Along Balya Road in Fort Portal, a town in western Uganda on the foothills of the Rwenzori Mountains, there is a small but busy graphic design shop, called Kabarole Red Enterprises.

The owner and manager, John Koojo, proudly shows his equipment for making tie-dye embroidery and printing banners, signposts and labels. On display are screen printing machines, printing films, computers, T-shirts, fabric ink and dye.

In less than 3 years, Koojo, aged 38, has made a name for himself. The demand for branded goods and customised T-shirts is high in this fast-growing town. Among his customers are schools, churches, cooperatives and businesses.  

He owes his success to an advert he came across in 2017. A graphic design teacher at Rosa Mystica Institute offered a six-month course to whoever was interested.  

The course was funded by the Belgian development agency as part of a skills training programme, aimed at addressing the huge problem of youth unemployment in Uganda.  

Although Koojo had studied Arts and Design at the university some 20 years earlier, he lacked the practical experience. Indeed, the university did not have any of the tools and machines needed in the present-day labour market.  

Failing to find a job after graduating from university, Koojo had worked for many years at his uncle’s tailoring workshop. The training course changed everything.

His art and graphics skills greatly improved and with the sale of his first customised T-shirts, he was able to open a shop in the town’s business centre. Now he earns about 1.5 million shillings a month.

With that money, he has been able to buy land, construct and furnish a house and send his three children to school.

Koojo is also passing on his skills to other youth in Fort Portal. He trains them for three to five months and charges 500,000 shillings for the entire course.

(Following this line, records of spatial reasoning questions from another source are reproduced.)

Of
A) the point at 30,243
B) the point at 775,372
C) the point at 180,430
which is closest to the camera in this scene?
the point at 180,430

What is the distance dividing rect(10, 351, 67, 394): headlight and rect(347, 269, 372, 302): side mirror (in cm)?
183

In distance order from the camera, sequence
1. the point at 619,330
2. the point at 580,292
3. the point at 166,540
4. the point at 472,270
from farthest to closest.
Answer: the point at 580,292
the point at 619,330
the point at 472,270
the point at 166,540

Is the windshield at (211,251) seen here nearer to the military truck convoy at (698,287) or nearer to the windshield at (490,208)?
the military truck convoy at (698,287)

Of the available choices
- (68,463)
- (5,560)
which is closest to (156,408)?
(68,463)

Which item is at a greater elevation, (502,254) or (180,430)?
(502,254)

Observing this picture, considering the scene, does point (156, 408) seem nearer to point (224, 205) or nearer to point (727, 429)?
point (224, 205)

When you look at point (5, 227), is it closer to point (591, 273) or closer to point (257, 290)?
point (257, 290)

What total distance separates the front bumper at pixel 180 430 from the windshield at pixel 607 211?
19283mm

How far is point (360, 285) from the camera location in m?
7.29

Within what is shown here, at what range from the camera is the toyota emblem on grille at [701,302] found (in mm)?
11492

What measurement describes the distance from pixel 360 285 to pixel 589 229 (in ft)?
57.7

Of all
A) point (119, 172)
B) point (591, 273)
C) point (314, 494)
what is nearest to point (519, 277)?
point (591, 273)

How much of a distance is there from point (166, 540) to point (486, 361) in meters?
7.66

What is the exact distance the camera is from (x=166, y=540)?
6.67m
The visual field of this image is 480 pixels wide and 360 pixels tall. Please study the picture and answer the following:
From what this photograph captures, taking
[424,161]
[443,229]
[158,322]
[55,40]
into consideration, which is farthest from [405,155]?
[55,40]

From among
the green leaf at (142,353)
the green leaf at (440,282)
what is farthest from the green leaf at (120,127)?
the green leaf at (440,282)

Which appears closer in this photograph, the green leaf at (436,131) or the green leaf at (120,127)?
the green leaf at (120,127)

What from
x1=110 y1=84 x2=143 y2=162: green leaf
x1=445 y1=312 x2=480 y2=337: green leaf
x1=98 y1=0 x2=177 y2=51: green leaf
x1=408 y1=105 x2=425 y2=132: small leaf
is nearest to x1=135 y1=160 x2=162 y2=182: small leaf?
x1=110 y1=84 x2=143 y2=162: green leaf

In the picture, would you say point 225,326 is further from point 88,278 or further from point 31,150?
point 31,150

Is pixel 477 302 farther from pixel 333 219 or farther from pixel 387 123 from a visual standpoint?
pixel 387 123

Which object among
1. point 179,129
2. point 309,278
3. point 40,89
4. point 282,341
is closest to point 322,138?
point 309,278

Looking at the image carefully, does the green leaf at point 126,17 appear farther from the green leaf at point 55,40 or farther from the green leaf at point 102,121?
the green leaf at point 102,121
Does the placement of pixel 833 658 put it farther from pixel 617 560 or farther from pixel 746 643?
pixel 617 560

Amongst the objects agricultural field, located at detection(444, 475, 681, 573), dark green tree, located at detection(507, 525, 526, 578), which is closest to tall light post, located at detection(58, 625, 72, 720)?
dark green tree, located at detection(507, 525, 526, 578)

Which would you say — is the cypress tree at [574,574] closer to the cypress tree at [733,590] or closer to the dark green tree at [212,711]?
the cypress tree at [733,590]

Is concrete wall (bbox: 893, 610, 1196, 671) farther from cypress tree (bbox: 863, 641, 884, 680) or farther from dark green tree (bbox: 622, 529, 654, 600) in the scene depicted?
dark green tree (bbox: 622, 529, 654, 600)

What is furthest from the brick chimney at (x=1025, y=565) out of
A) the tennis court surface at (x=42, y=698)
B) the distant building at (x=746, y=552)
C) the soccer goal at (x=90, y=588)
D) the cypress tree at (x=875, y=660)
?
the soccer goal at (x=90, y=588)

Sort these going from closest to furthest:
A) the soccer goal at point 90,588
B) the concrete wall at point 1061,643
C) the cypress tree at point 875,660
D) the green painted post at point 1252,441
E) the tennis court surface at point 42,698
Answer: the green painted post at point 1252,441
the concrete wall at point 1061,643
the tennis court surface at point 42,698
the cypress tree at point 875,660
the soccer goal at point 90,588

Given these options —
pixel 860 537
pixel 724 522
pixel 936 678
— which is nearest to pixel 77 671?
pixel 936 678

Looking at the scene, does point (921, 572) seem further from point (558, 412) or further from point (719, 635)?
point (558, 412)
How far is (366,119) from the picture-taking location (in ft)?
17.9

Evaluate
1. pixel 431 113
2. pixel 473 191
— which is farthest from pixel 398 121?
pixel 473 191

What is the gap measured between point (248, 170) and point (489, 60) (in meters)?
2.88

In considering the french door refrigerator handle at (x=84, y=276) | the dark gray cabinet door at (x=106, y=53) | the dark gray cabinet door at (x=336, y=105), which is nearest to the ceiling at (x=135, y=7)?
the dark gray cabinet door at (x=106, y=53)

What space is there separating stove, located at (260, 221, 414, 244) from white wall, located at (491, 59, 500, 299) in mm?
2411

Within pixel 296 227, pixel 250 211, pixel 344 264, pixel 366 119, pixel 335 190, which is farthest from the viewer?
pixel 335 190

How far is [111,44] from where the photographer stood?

If they wish to stay and work for me, they are allowed and they earn a commission on items sold and clients brought,’ he said.

Isaiah Buttuura, an IT student from Makerere University, is one of his apprentices. Buttuura used the three-month lockdown, introduced by the Government to fight COVID-19, to get the practical skills needed to start up his own business. “The training has helped me to acquire skills. I was also able to earn some money which kept me going during the lockdown,” he said.

Koojo's long-term dream is to transform his workshop into a quality training centre for unemployed youth. “Let young people get hands-on training. Skills development gives them a better chance to be job creators, rather than job seekers,” he said.

The Skills Development Fund of the Belgian development agency has so far benefitted 2,450 young people in the Albertine-Rwenzori region.